I called the school psychologist and we talked. I explained that shoe wearing, although deeply ingrained in our culture, is not natural and so not wanting to wear shoes is really not a behavior but in fact a preference for remaining in one’s natural state of being. I said that based on this there really is no reason for a legal "plan of action" for putting her shoes back on when she needs to use them.
She conceded that this is true but that there are RULES and that Kimani’s non-conformist behavior (I shit you not, she used that word) is affecting her ability to learn, and that of the other students because she requires extra adult attention to get her shoes back on. Then she explained that she is only following the State Department of Education regulations. Regulations defined by laws, and rules and codes... and now Kimani's bare feet have become a legal behavior problem that interferes with her education.
And it is not just bare feet... they added two other behaviors to a plan that we reluctantly agreed to this time last year. She puts everything in her mouth, even bad stuff, so we agreed that it was a safety issue and went ahead with the whole Functional Behavior Assessment process, and look where it got us. She still mouths everything and now has three more behaviors that are working their way into her permanent legal record. In case you are curious the other two are "dropping" instead of walking when they want her to and dumping toys/clearing spaces off.
I asked what they might add next, spitting food or grabbing other children’s food? And she said “Yes, that too, we could add those too if you want.” Ha ha ha, if I want. No I don’t freaking want. She totally missed my point. Kimani is one total non-conformist person who without protection from the system that is trying to help her will end up locked in a box.

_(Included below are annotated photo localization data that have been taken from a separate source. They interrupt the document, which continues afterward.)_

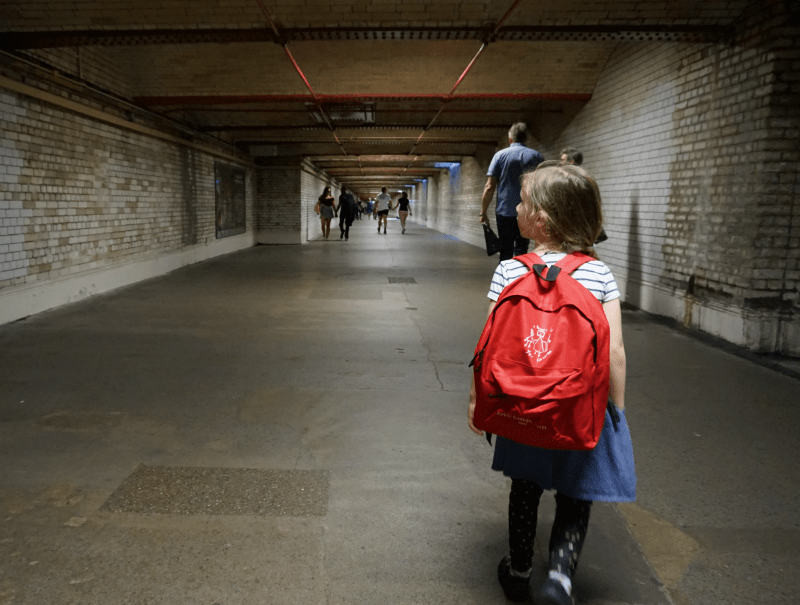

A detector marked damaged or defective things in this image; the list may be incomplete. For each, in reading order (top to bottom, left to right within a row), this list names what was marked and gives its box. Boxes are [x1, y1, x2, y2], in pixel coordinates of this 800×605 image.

cracked floor patch [102, 468, 328, 516]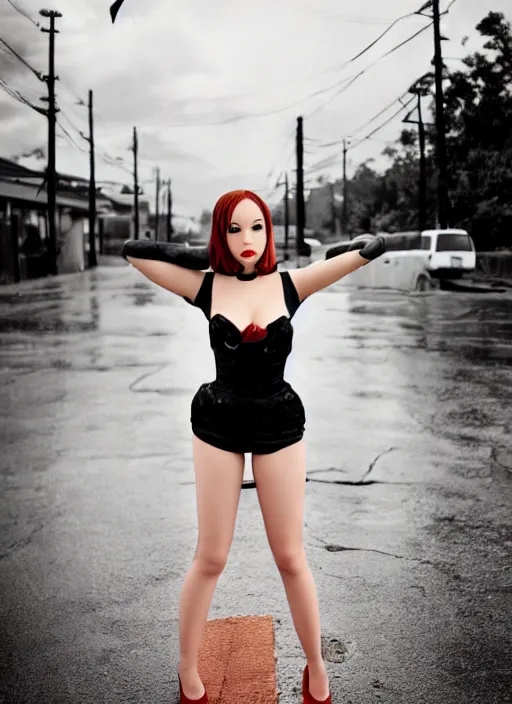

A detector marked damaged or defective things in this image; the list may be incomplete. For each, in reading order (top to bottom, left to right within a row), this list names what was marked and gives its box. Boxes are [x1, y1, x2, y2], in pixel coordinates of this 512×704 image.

cracked pavement [0, 262, 510, 704]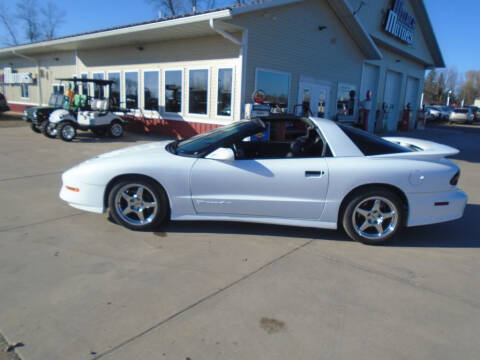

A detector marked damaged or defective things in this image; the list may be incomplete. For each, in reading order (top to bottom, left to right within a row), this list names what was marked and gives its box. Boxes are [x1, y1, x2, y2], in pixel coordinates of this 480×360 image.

pavement crack [0, 212, 85, 232]
pavement crack [93, 238, 316, 358]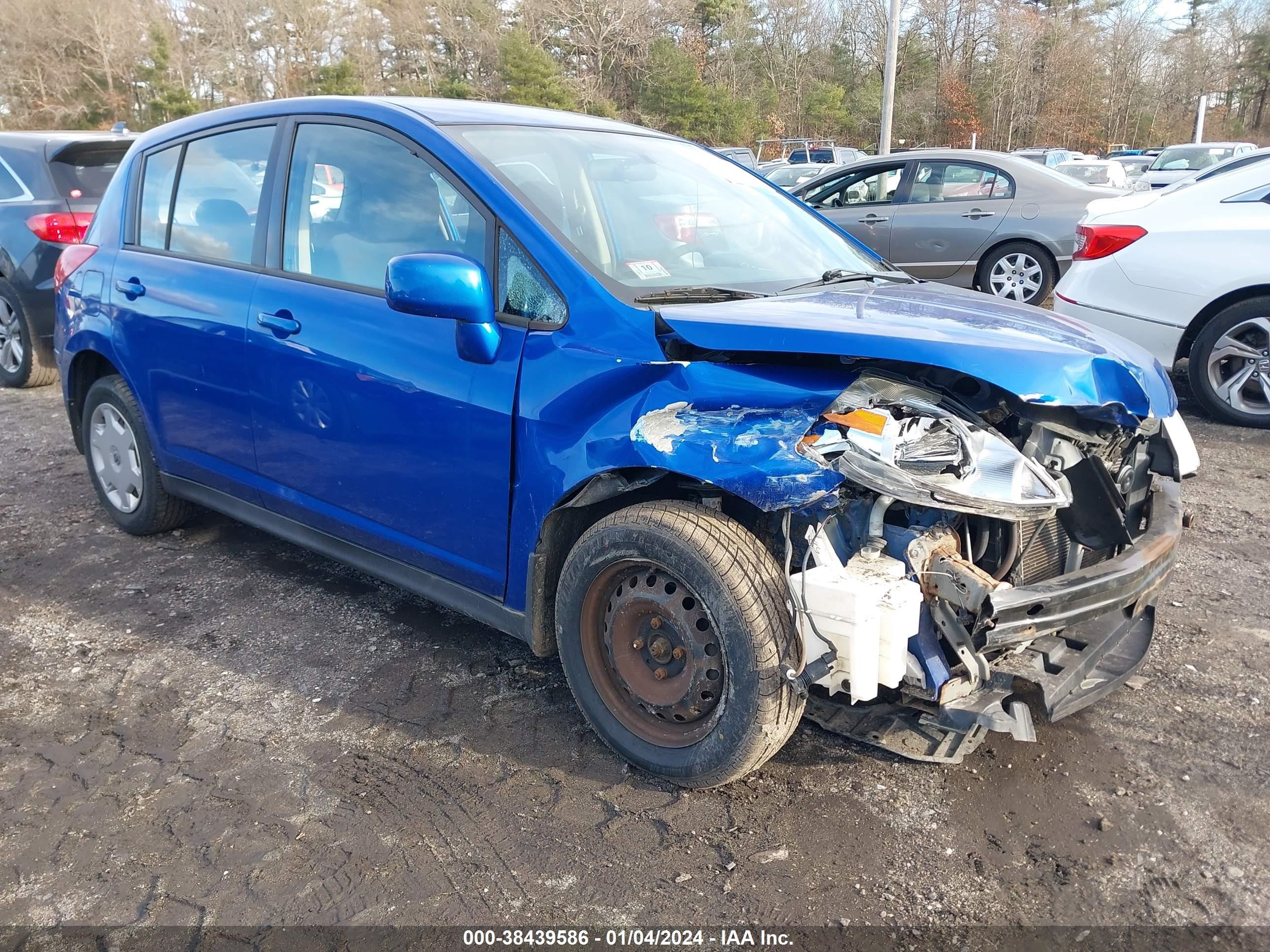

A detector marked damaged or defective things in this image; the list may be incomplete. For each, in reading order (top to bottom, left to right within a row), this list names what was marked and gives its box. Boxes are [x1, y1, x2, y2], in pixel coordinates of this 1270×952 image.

damaged blue car [54, 97, 1194, 787]
crumpled hood [660, 279, 1173, 421]
broken headlight [803, 373, 1072, 523]
rusty steel wheel [581, 563, 731, 751]
rusty steel wheel [556, 500, 803, 792]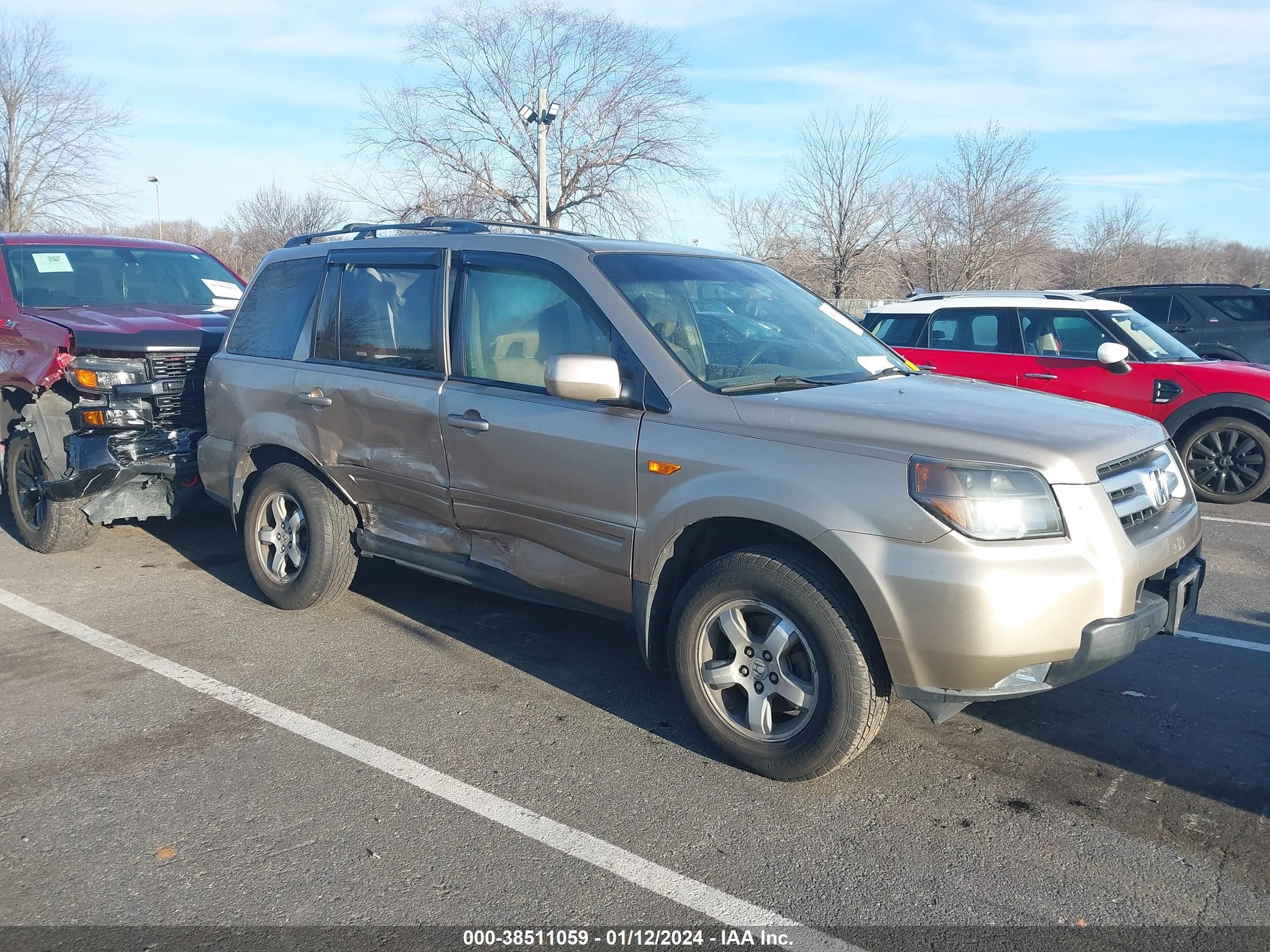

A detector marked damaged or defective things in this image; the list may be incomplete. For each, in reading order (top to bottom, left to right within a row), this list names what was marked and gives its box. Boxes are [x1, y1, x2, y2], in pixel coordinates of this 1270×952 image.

damaged front bumper [41, 429, 201, 525]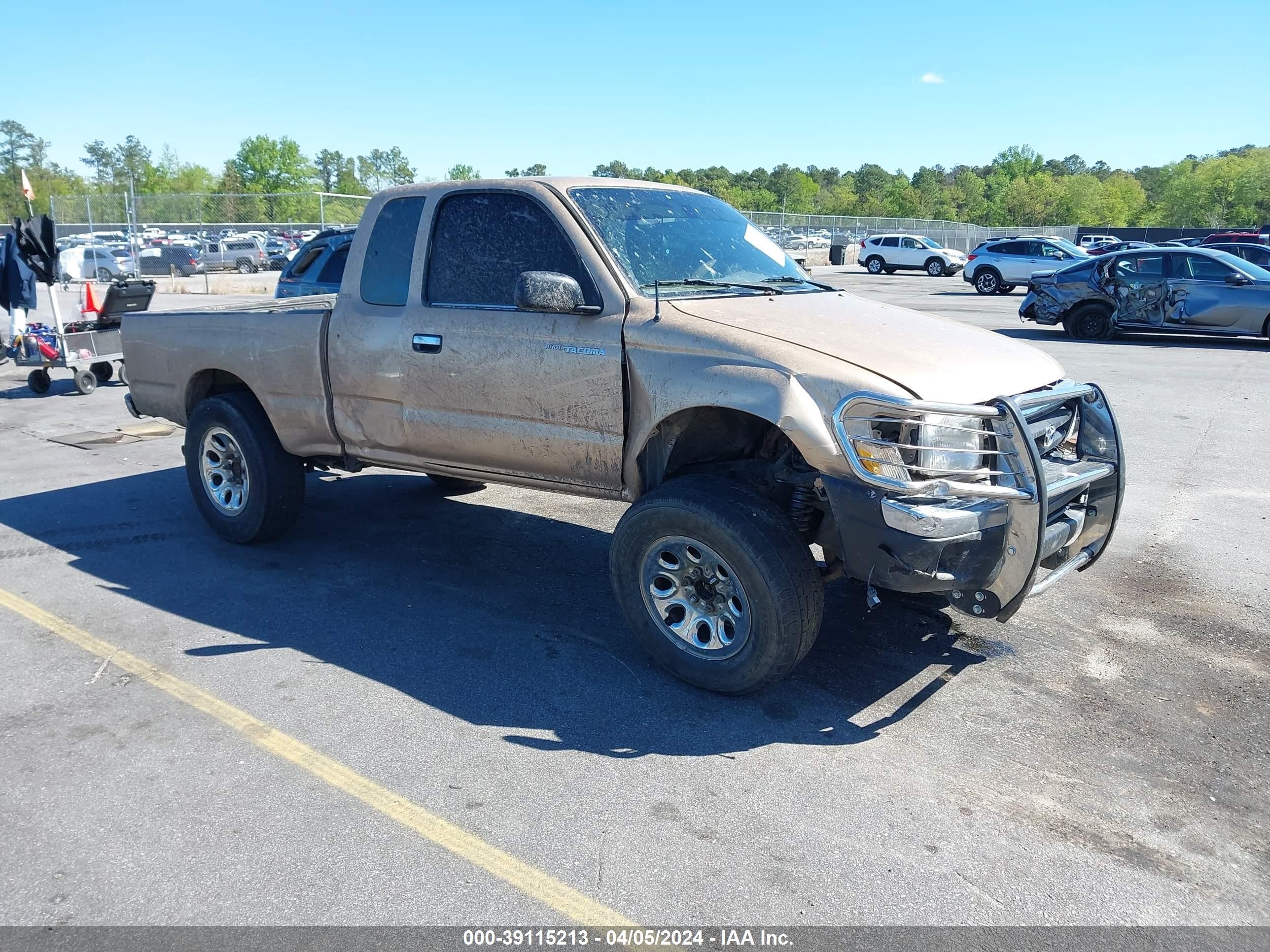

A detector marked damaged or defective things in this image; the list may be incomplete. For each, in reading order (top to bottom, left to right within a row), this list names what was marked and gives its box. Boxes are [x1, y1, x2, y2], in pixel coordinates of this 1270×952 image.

damaged black car [1018, 246, 1270, 343]
damaged toyota tacoma [124, 180, 1128, 694]
front end damage [812, 384, 1120, 623]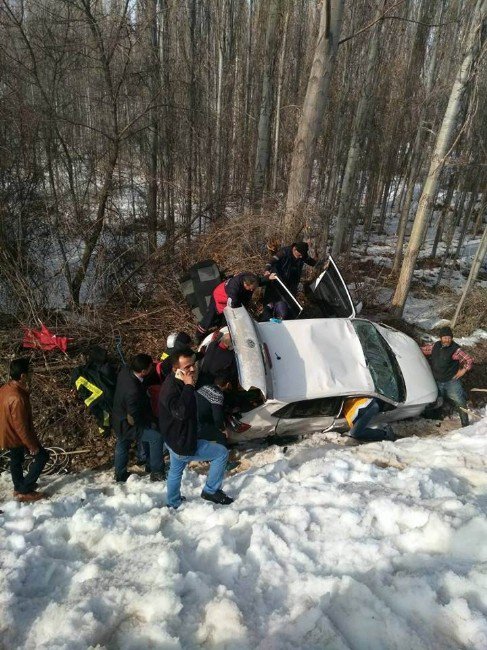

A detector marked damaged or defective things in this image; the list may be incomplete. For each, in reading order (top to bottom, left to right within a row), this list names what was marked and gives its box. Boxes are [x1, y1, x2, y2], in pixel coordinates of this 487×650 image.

overturned vehicle [180, 258, 438, 440]
crashed white car [196, 258, 440, 440]
damaged windshield [352, 318, 406, 400]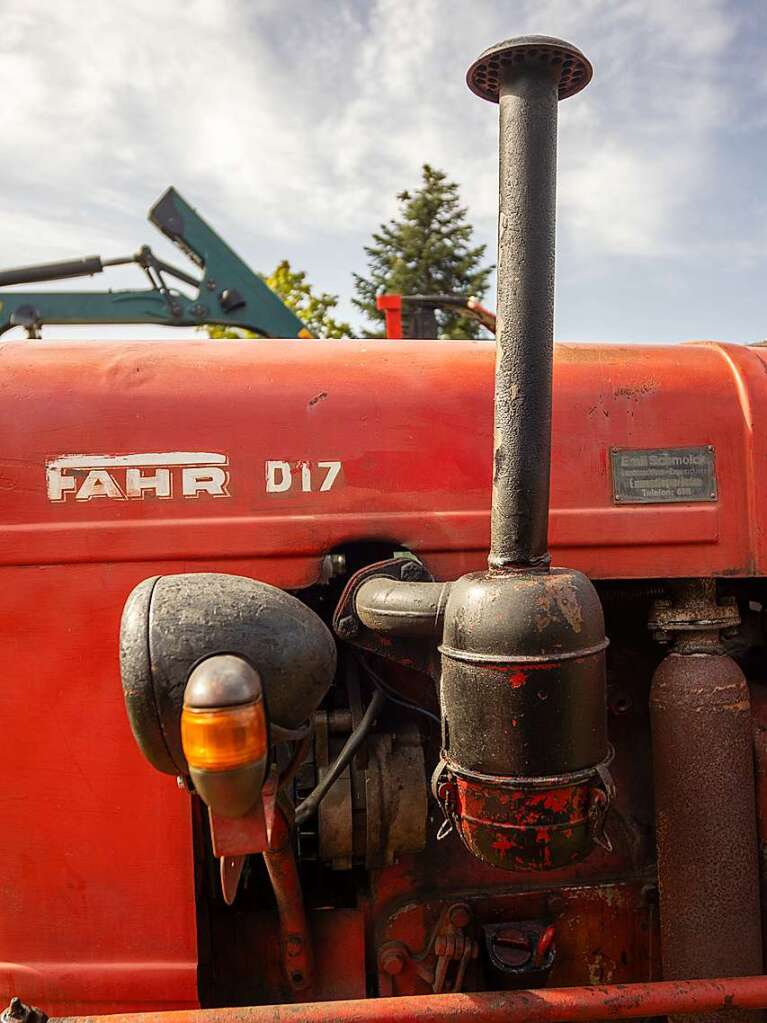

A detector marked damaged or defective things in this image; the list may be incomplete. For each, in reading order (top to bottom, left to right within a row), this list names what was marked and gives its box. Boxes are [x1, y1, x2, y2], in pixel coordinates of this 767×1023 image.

rusty metal [652, 580, 764, 1020]
rusty metal [262, 808, 314, 992]
rusty metal [46, 976, 767, 1023]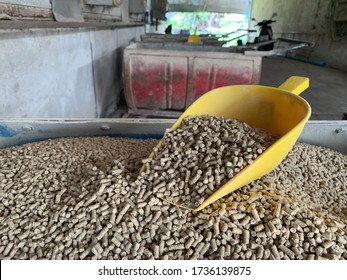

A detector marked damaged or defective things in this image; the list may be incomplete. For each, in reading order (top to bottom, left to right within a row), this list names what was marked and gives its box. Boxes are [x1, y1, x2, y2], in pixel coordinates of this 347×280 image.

rusty metal surface [123, 42, 262, 116]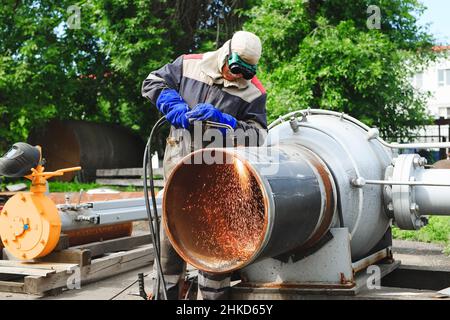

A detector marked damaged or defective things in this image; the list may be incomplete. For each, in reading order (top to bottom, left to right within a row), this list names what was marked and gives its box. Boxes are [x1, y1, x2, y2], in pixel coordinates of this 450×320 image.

rusty metal pipe [163, 145, 336, 272]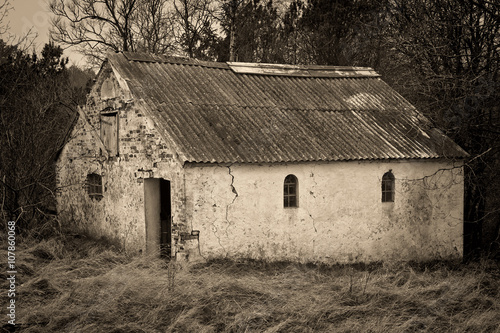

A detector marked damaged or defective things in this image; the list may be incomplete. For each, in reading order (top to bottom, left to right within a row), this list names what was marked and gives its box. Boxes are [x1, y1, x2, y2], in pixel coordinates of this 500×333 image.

rusty roof panel [106, 51, 468, 163]
cracked white wall [185, 160, 464, 264]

I feel like her whole future is on the line with what we allow concerning these things... her access to the least restrictive environment, her legal rights and freedoms, and the path her education will take. She is headed to that place, the one that only some parents and some administrators, and some teachers and some aides know about. And I will be damned before I let that happen to her.
My first thought was that I am going to have to homeschool her. That is so not me :-( Guess I better see what all is involved in that solution.
If you homeschool a child with disability, pipe up and encourage me. Tell me how you do it.